::: Exercise data
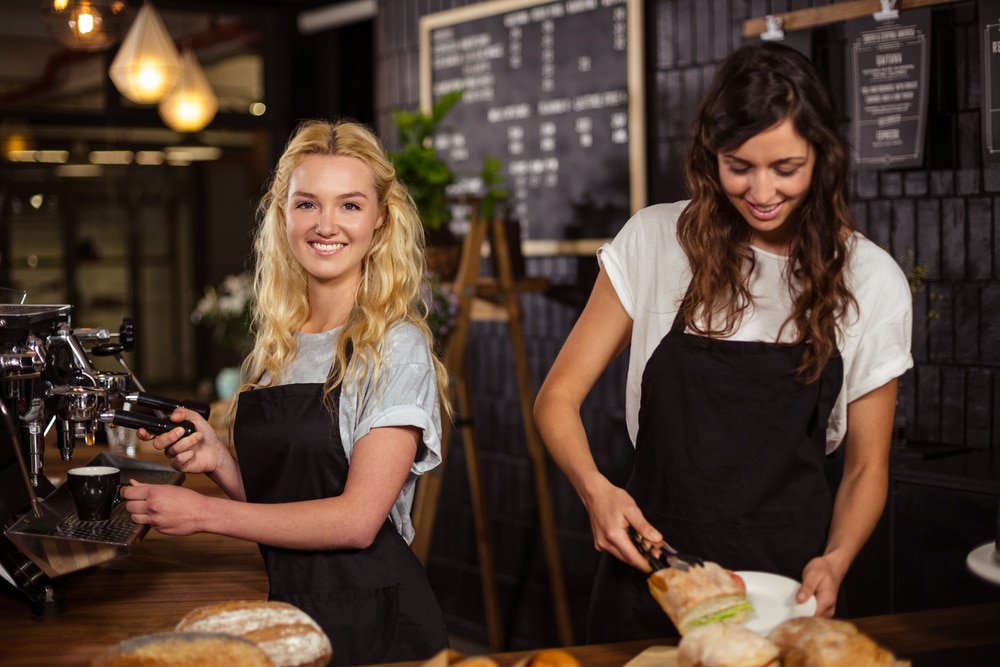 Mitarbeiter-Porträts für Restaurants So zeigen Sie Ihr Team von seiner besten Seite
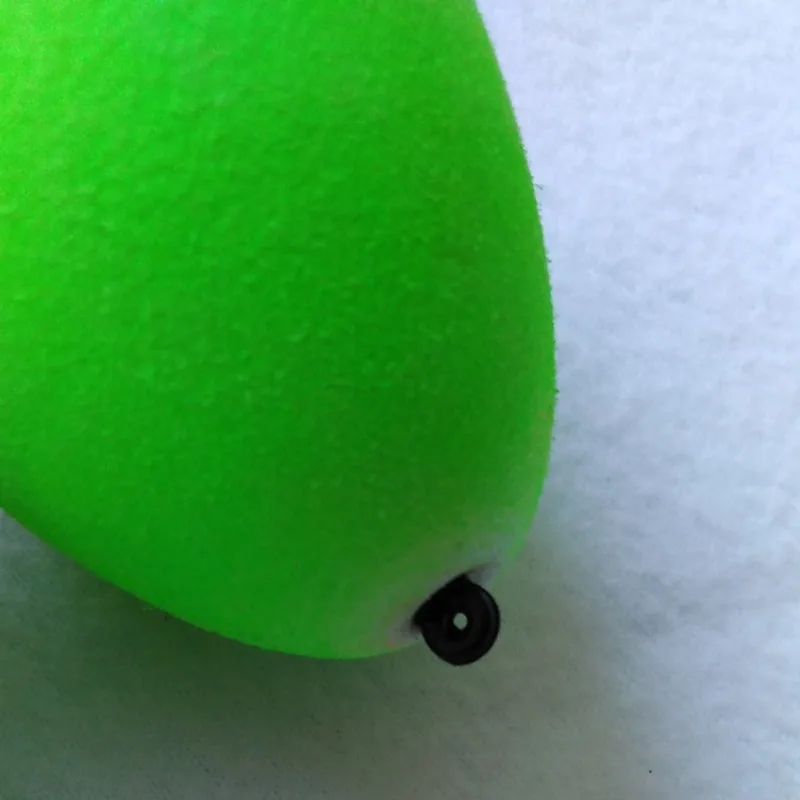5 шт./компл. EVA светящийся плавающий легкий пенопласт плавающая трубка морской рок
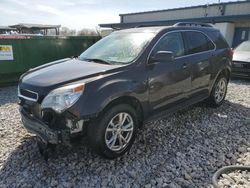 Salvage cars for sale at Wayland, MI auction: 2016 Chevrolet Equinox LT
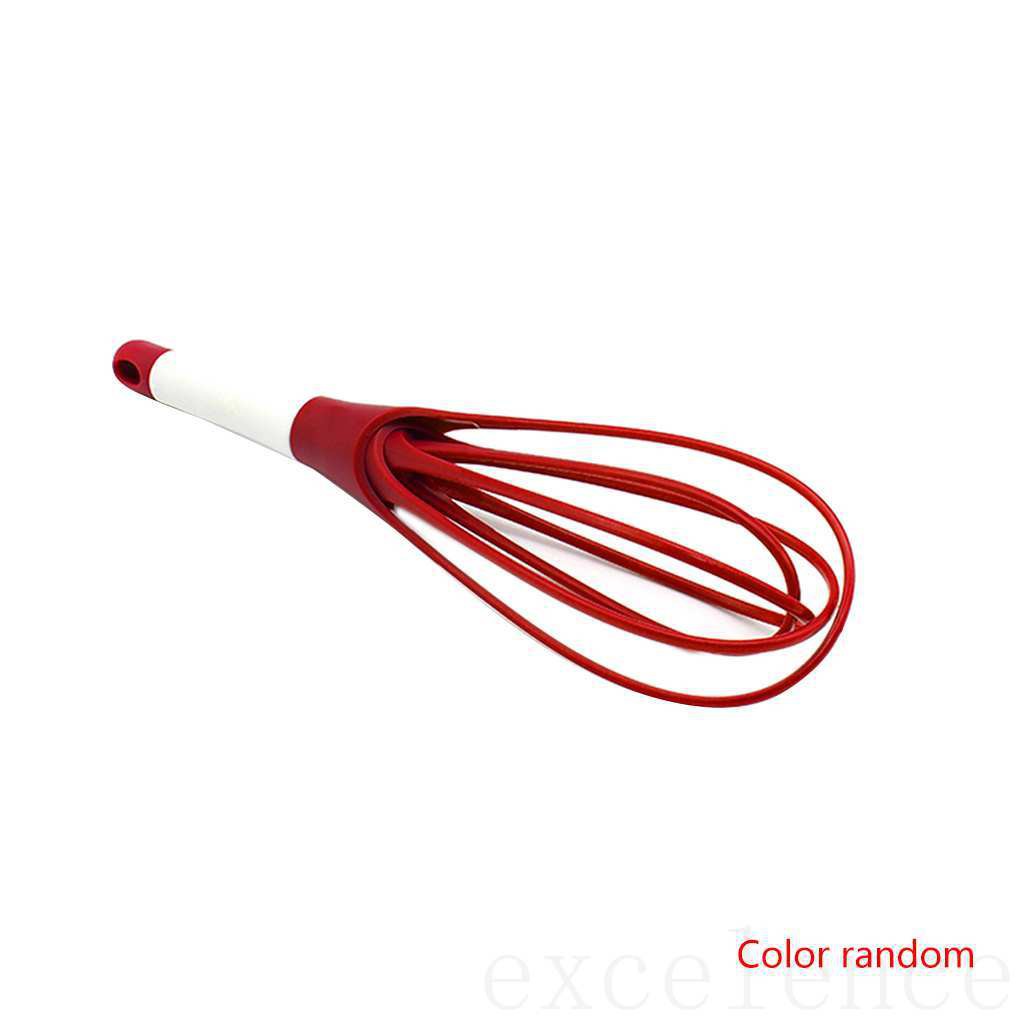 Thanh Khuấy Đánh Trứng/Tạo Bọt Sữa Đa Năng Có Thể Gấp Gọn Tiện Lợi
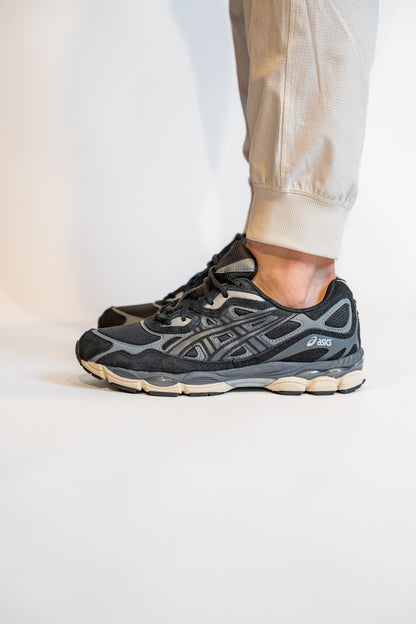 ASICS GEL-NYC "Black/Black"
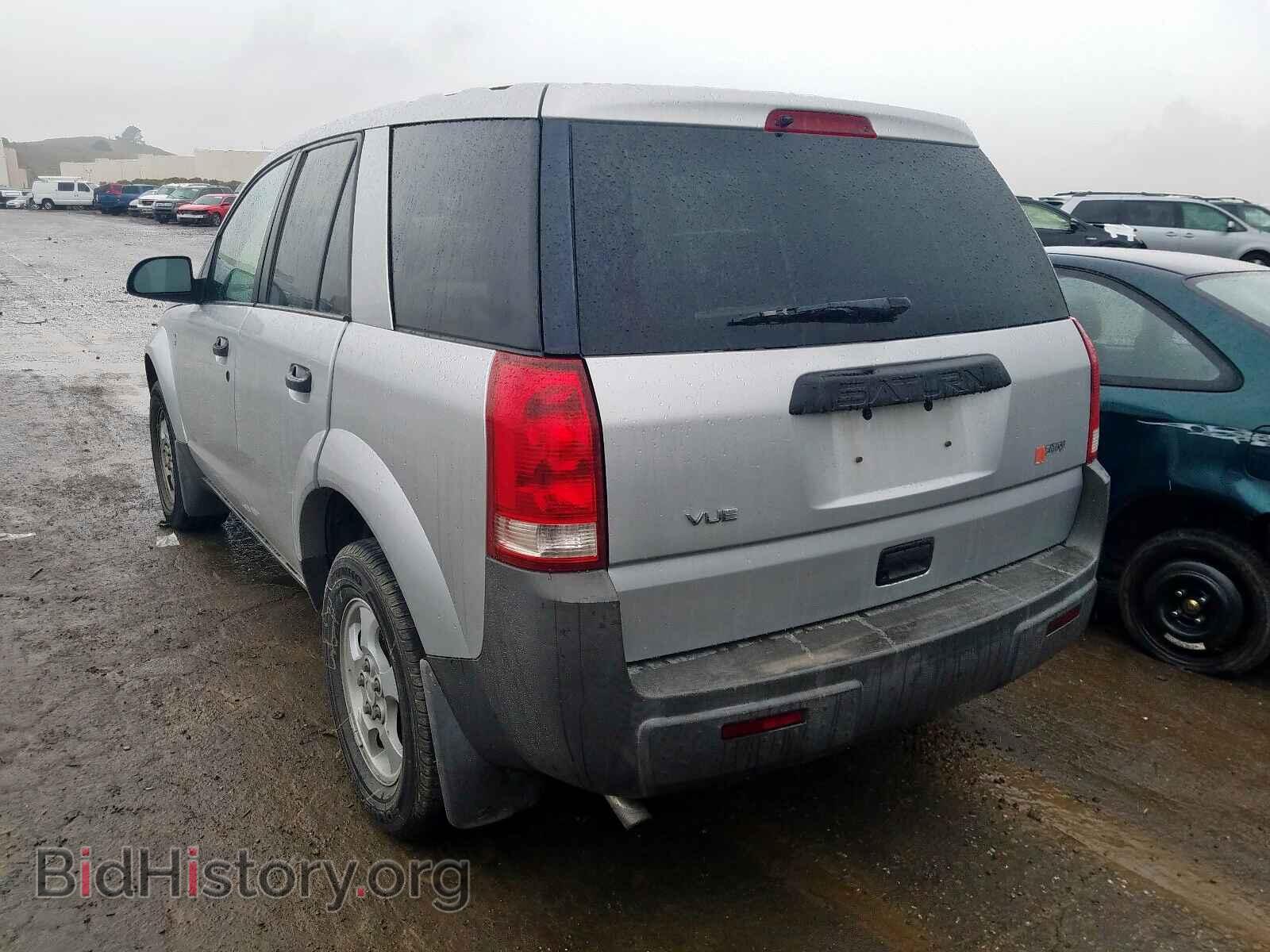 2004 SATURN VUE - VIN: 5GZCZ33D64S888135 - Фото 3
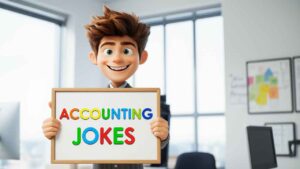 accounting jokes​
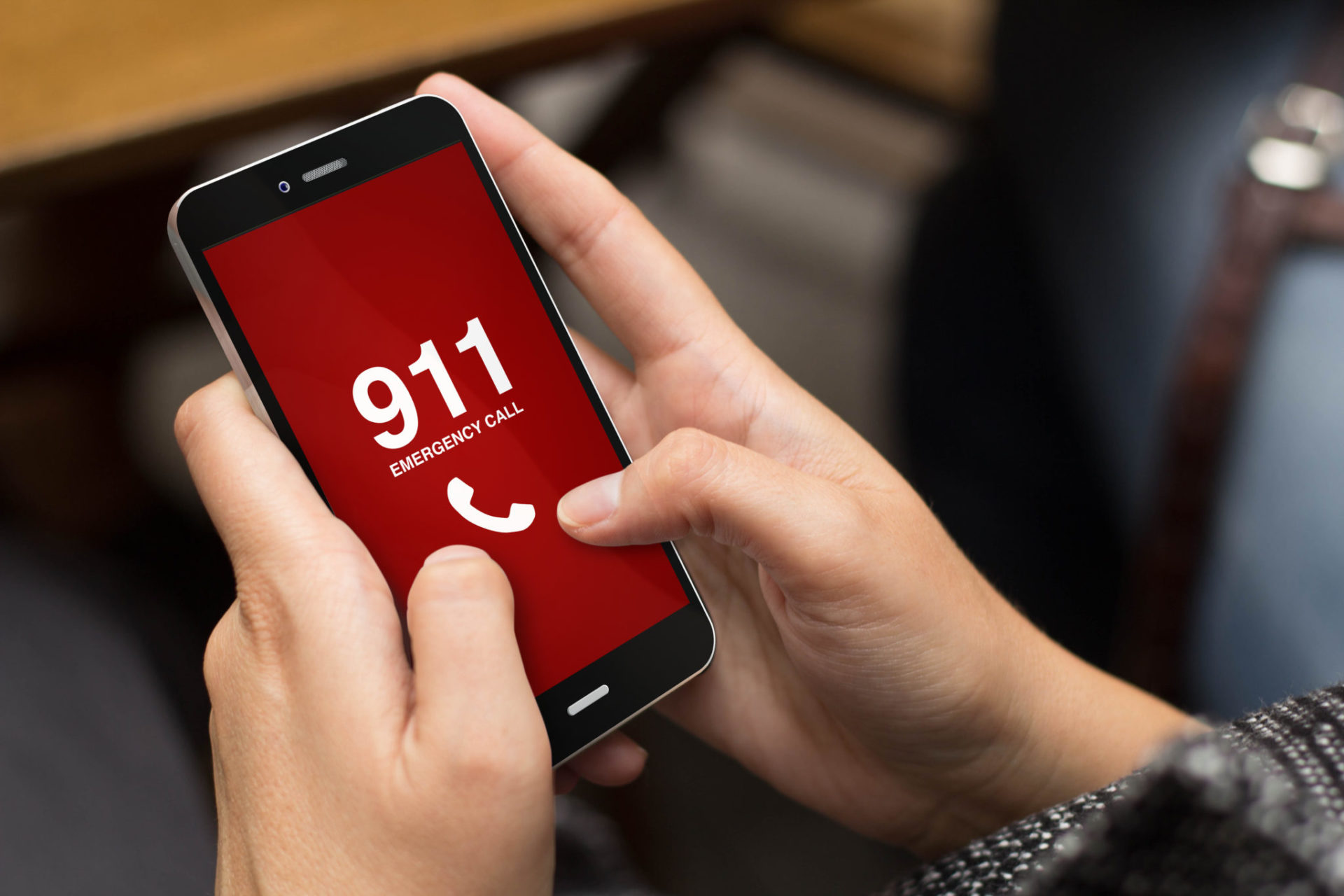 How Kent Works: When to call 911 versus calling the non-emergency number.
::::::
**What the task asks**
When you reproduce the data shown above, keep each line exact and omit every picture.

**Exercise output**
 Mitarbeiter-Porträts für Restaurants So zeigen Sie Ihr Team von seiner besten Seite
5 шт./компл. EVA светящийся плавающий легкий пенопласт плавающая трубка морской рок
 Salvage cars for sale at Wayland, MI auction: 2016 Chevrolet Equinox LT
 Thanh Khuấy Đánh Trứng/Tạo Bọt Sữa Đa Năng Có Thể Gấp Gọn Tiện Lợi
 ASICS GEL-NYC "Black/Black"
 2004 SATURN VUE - VIN: 5GZCZ33D64S888135 - Фото 3
 accounting jokes​
 How Kent Works: When to call 911 versus calling the non-emergency number.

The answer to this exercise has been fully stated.